We want the area of Triangle BXA. To find the area of a triangle, it must have a base and a height.
The height is BC (The height is defined to be a vertical line connected the top most point of a triangle to the lower most point).
And the base (I.e. the side where the height is perpendicular on it) is AX.
Thus, the desired area is just: \(\dfrac{1}{2}*AX*BC\).
Now, we need to find both of BC and AX.
Firstly, for triangle ABC: we have AC = 12 and angle B is 60.

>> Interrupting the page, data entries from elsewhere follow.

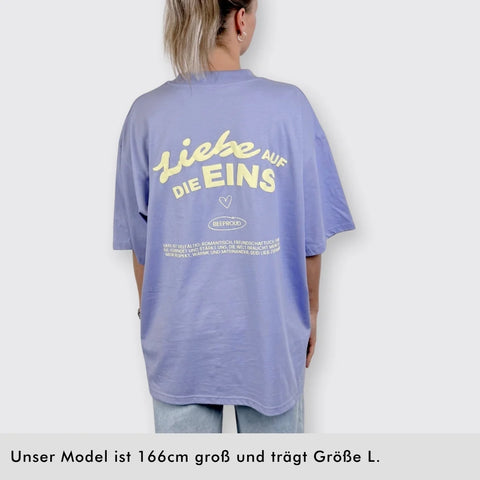 T-Shirt 'Liebe auf die Eins' – violet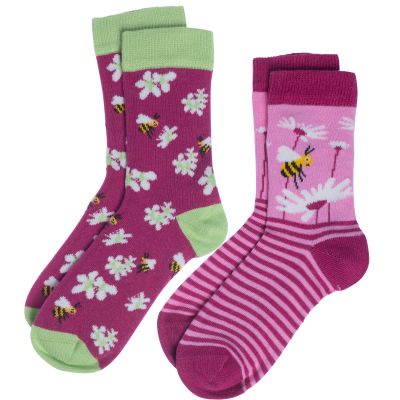 Lot de 2 paires de chaussettes éco-responsables avec motif abeilles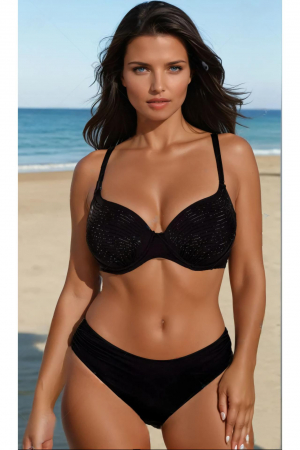 Set Costum Baie Doua piese dama cu aplicatii pe sutien, black Shine lm048 [0]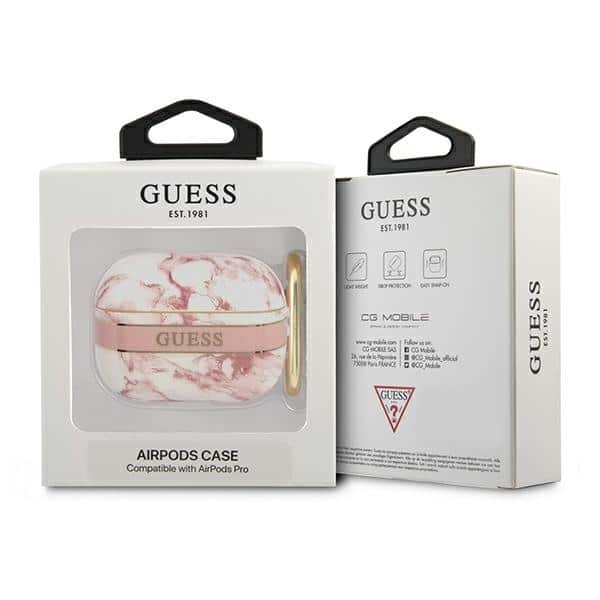 Guess GUAPHCHMAP AirPods Pro cover ροζ/pink Marble Strap Collection - Image 3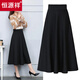 Hengyuanxiang's new autumn and winter skirt for women, mid-length, high-waisted, Korean-style black skirt, slim, large size, versatile a-line skirt, black with pockets, thin XL, recommended 105-125 Jin Jin equals 0.5 kg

So using trigonometry: \(\tan(60)=\dfrac{12}{BC} \implies BC=4\sqrt{3}\)
(Note: If trigonometry is not allowed, then you have to remember the ratios in the 30-60-90 triangle).
So we have found BC.
Next, consider triangle BXC:
Again, using trigonometry to find XC:
\(tan(30)=\dfrac{XC}{4\sqrt{3}}\implies XC=4\)
But we want AX not XC. Thus, \(AX=12-4=8\)
Thus the area of the triangle is: \(\dfrac{1}{2}*8*4\sqrt{3}=16\sqrt{3}\)
I hope this helps!
+197 Thank you! I tried out your method...it made sense and the answer was actually correct! You're amazing!!